The main structure of HDI PCB stackup includes:

  • A conductive metal layer (aluminum or copper alloy) is used as the ground plane.
  • Signal layer (copper foil), which is used for signal transmission.
  • A dielectric layer (preg), which separates the two layers above and prevents them from touching each other
  • Grounding layer (silkscreen), which ensures that all parts of the circuit boards are connected to the ground plane through conductive metal
  • Insulation layer (glass fiber cloth), which insulates between layers
  • Solder mask cover layer (satin solder mask), which protects components from corrosion during soldering

Multilayer HDI PCB Stackups Uses

Multilayer HDI PCB stackups are designed with a specific purpose in mind. They are designed to support the application requirements of different electronics systems. They can be used for anything from high-frequency RF PCB to low voltage power supplies and everything in between. Here are some examples:

Large Ground Planes

A large ground plane is an important feature of any high-performance circuit board. It allows for better heat dissipation and provides more surface area to pass signals. However, as you add more and more layers to your ground plane, it becomes exponentially harder to drill holes through it. With a multilayer HDI stackup, you can have a large ground plane without worrying about drilling holes through it.

High-Frequency Circuits

High-frequency circuits require short trace lengths between components to minimize signal degradation caused by capacitance. A multilayer HDI stackup makes it possible to route wires very closely without increasing parasitic inductance or capacitance. This can help improve the performance of your circuit board at high frequencies.

High Density Interconnects

High density interconnects provide more routing options while eliminating vias-which are used when multiple components need to be connected on a single layer of copper foil.

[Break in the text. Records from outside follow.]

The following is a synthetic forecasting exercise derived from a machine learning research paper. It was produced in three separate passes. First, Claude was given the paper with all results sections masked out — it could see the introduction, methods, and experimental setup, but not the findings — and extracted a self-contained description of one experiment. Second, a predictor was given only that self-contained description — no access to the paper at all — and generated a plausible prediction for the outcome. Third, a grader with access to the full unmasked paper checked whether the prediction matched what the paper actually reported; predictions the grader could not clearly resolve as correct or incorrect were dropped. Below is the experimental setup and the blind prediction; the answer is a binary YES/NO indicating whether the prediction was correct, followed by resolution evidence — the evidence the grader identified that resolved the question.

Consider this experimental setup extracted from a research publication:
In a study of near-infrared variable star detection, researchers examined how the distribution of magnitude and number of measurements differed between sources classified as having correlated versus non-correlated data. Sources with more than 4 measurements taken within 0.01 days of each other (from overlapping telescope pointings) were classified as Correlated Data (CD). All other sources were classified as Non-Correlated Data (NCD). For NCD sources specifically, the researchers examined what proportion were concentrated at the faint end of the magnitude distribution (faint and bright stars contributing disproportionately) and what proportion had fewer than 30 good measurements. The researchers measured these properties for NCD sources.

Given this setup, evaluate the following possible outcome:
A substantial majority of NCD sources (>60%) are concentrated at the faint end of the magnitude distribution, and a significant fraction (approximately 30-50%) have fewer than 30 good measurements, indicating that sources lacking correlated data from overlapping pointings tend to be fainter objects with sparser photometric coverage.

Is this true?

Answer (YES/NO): NO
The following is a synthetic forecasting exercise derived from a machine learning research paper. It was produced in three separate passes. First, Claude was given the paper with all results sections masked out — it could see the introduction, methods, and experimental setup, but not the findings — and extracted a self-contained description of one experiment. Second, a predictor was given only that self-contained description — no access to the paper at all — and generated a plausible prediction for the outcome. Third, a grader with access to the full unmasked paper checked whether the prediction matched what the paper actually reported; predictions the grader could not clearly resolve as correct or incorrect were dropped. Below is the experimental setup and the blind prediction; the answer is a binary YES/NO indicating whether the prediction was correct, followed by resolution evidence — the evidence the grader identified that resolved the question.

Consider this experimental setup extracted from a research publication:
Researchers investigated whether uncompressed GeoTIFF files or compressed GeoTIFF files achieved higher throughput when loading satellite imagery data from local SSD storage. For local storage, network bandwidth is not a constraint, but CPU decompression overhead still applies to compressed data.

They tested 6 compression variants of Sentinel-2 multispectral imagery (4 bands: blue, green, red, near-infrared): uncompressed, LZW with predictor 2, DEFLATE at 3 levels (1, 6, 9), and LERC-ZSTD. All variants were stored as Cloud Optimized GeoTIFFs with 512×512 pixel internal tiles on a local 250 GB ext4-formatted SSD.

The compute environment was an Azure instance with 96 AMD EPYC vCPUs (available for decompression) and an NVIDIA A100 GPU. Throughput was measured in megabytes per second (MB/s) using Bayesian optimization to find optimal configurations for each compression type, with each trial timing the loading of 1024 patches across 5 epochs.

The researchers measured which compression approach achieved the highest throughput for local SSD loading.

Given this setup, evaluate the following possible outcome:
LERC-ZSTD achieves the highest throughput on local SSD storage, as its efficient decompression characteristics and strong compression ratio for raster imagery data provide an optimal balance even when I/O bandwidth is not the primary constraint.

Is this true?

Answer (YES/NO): NO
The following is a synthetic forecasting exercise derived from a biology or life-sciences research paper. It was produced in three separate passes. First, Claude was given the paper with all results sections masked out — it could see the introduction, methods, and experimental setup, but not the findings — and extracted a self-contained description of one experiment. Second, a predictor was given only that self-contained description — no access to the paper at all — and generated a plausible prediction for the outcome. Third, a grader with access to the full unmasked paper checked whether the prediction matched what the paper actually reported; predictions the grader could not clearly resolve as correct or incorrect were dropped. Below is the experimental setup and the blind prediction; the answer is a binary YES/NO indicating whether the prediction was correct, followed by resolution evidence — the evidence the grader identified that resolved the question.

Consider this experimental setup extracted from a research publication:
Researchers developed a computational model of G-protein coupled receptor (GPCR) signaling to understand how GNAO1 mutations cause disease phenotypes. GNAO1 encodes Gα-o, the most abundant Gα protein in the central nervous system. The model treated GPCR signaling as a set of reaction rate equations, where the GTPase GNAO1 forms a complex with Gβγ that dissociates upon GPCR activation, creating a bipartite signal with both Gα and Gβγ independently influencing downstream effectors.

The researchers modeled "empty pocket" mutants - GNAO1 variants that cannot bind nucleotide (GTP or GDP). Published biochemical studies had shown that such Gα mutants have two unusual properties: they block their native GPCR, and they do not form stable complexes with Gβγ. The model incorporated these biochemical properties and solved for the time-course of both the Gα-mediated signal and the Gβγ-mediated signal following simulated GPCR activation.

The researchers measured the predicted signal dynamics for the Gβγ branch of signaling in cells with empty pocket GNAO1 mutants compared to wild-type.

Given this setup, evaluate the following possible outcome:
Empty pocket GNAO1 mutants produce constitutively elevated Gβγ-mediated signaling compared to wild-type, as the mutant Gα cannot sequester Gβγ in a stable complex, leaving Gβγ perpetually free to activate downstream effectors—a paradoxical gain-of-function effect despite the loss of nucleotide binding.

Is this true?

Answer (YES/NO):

This reduces cost and improves reliability by removing vulnerable connections from the board itself and placing them inside the connector, where they cannot fail.

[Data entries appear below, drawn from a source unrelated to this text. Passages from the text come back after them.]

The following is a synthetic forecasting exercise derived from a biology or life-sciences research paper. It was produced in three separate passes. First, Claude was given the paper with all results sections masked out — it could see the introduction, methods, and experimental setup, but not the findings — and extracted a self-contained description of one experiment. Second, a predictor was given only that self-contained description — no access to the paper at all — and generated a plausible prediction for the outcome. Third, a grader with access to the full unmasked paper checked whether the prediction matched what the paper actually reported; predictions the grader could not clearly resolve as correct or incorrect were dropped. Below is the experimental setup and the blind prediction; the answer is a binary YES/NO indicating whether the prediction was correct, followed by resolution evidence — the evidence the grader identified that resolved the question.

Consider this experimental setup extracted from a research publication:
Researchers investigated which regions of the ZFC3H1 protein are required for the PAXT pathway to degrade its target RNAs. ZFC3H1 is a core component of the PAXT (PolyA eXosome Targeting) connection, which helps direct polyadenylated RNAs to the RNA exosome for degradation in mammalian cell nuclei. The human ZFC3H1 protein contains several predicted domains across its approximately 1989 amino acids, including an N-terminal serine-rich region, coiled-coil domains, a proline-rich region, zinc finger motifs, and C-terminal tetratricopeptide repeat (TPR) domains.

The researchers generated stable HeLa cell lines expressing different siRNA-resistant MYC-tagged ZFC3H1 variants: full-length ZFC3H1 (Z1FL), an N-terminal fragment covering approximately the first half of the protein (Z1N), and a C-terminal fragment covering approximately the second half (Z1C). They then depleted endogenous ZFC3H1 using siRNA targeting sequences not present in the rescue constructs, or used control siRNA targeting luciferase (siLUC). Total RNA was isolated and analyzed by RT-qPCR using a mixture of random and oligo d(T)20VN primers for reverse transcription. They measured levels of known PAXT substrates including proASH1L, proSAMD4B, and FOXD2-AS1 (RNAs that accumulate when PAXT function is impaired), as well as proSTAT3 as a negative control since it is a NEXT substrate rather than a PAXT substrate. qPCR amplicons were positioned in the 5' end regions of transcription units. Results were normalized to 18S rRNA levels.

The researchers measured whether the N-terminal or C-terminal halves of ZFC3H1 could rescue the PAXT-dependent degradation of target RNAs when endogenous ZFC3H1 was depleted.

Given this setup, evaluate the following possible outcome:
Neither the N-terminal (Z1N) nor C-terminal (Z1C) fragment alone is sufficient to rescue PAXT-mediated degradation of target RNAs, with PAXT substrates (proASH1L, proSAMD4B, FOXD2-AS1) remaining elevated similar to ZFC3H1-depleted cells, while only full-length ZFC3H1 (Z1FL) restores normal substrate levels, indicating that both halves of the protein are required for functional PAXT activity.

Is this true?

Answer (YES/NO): NO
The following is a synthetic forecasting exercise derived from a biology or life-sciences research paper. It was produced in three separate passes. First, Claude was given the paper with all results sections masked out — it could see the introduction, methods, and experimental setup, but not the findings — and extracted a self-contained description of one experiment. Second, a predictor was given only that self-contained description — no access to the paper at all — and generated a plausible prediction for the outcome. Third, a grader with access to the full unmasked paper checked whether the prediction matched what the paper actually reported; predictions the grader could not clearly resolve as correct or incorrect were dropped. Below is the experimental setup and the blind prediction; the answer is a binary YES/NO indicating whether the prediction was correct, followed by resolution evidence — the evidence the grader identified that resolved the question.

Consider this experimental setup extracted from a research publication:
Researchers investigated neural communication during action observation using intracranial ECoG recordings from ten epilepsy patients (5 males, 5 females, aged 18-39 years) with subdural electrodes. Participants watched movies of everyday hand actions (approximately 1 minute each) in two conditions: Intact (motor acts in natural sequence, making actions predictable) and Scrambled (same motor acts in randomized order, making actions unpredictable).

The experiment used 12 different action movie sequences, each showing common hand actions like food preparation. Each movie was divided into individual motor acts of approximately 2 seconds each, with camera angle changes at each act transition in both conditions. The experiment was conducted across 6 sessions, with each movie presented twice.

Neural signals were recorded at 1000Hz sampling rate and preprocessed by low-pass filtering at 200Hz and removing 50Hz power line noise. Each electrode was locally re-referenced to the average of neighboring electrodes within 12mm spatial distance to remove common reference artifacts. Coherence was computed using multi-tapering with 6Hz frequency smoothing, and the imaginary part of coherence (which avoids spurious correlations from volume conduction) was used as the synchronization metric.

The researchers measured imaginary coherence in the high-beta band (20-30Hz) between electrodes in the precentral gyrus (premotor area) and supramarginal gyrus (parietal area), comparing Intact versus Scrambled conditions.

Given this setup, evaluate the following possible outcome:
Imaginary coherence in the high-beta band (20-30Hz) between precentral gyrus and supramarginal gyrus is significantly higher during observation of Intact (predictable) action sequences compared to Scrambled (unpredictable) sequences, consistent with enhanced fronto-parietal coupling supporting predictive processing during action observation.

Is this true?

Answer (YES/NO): YES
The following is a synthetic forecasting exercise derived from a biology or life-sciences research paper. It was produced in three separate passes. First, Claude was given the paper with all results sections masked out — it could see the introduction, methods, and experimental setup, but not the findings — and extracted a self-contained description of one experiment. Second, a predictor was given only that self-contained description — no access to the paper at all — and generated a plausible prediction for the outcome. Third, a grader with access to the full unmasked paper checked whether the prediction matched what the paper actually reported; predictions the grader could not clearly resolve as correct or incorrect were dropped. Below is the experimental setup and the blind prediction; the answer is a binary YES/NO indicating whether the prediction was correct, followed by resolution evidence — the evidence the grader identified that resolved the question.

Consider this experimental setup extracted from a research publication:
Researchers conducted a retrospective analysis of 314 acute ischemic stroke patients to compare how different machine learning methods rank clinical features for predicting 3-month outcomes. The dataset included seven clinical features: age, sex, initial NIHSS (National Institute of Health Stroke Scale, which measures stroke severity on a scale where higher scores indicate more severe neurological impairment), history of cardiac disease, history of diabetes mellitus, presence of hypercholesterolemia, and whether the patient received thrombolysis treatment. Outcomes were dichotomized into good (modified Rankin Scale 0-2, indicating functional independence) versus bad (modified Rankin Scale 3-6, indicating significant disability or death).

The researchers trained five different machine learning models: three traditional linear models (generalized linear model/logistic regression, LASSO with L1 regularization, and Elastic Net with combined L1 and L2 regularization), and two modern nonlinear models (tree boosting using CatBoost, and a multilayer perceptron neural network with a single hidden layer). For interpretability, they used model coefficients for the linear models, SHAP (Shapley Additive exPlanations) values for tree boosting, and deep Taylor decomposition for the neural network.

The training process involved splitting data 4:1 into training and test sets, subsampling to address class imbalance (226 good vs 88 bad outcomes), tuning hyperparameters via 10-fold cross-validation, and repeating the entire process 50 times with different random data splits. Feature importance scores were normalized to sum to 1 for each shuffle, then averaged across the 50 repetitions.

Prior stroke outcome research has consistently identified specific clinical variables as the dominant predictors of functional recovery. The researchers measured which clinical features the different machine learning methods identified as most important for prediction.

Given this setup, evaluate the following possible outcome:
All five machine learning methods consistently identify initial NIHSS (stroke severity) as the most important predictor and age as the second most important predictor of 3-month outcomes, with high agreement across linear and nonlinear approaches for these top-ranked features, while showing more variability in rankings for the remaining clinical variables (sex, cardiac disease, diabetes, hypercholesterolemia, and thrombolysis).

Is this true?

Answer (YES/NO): NO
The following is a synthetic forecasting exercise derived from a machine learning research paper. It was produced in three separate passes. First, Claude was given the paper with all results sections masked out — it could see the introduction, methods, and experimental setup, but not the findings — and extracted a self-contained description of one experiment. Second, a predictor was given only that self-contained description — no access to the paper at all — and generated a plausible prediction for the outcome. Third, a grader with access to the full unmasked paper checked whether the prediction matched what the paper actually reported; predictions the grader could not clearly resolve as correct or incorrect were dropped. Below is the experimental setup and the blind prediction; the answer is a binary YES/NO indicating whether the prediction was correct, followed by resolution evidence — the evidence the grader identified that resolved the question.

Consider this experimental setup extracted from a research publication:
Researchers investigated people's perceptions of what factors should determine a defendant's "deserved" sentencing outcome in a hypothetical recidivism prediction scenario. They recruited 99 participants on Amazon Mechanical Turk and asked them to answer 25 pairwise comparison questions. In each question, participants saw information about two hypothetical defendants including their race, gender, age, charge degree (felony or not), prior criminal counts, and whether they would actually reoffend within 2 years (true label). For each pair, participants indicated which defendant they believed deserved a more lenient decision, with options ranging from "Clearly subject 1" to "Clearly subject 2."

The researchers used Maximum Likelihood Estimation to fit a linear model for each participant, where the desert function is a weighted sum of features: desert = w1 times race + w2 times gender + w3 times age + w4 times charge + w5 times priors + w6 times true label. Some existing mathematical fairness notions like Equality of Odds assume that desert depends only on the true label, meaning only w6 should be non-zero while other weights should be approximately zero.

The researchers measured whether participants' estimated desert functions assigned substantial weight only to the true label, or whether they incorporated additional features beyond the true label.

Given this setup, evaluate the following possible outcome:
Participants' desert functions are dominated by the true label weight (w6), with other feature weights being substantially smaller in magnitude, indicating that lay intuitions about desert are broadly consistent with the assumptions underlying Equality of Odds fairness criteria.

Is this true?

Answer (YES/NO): NO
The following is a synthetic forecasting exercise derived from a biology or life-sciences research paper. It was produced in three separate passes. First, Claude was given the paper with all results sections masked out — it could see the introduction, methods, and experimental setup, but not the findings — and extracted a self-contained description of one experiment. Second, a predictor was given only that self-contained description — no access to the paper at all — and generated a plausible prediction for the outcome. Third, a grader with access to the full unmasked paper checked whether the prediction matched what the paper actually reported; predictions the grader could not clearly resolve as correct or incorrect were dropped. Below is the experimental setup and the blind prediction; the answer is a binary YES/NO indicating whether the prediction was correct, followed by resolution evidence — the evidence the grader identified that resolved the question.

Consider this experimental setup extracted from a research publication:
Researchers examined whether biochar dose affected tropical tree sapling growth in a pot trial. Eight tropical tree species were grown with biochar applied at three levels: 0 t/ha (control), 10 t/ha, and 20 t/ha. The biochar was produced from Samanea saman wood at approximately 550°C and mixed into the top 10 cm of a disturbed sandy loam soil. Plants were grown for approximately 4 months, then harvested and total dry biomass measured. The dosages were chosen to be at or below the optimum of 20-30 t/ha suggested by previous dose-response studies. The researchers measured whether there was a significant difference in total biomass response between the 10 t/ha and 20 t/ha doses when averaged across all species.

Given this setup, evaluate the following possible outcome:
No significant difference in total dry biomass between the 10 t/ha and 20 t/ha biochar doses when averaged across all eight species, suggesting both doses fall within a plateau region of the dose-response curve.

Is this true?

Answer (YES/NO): YES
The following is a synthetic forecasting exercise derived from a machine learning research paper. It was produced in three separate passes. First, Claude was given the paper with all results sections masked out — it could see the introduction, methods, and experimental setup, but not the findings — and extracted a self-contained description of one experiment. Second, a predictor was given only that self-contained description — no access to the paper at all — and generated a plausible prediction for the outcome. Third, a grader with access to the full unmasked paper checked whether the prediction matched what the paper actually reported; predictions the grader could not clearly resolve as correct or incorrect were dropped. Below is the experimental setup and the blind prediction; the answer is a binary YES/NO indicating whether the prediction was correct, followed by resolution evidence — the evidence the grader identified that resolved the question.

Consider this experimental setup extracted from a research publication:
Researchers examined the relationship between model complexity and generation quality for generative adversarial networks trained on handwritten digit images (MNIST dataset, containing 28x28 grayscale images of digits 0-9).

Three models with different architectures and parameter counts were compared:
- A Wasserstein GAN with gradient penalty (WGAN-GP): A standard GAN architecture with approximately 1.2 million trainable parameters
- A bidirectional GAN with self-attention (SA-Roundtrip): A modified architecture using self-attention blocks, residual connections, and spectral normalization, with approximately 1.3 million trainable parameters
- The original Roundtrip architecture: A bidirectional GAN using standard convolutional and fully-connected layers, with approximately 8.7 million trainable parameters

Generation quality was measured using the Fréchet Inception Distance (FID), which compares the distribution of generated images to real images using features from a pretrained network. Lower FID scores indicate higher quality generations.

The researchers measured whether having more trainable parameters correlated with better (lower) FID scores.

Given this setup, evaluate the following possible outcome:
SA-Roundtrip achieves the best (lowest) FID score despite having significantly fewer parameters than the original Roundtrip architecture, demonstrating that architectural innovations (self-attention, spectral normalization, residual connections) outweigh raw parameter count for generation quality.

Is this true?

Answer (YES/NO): NO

Multilayer HDI PCB Stackups Important Considerations

Multilayer HDI PCB stackups are very complex and require a lot of preparation. The designer has to take into account different things when designing them, such as:

Layer Count

The number of layers on an HDI board depends on the application, but it is usually between 2 and 6 layers.

The number of layers in an HDI board depends on its size and complexity; therefore, it is recommended to start with a small design before moving to bigger ones.

Layers Organization

The layers organization on an HDI board is critical for its performance because you must consider all possible failure scenarios during production or operation.

For example, if you have three layers, two core, and one ground, and you do not have any vertical interconnections between them, if one layer fails, then all other layers will be affected by this failure as well because they are not connected vertically through vias (no current flow).

Layer Thickness

The thickness of each layer can vary depending on the application. For example, if you need a thicker ground plane on your board, you can add more copper than usual (typically 0.6mm). If you want thinner traces, use less copper (0.2mm).

See also:Manufacturability of HDI PCB Boards: PCB Materials and Specifications

Final Word

We hope this guide is useful if you find yourself designing complicated HDI PCBs. The multilayer aspect can make or break the final product, and knowing the effect each layer will have in advance is an easy way to keep your design simple. If you are interested in learning more about HDI PCB design guidelines, you should check out Hemeixin’s blog post.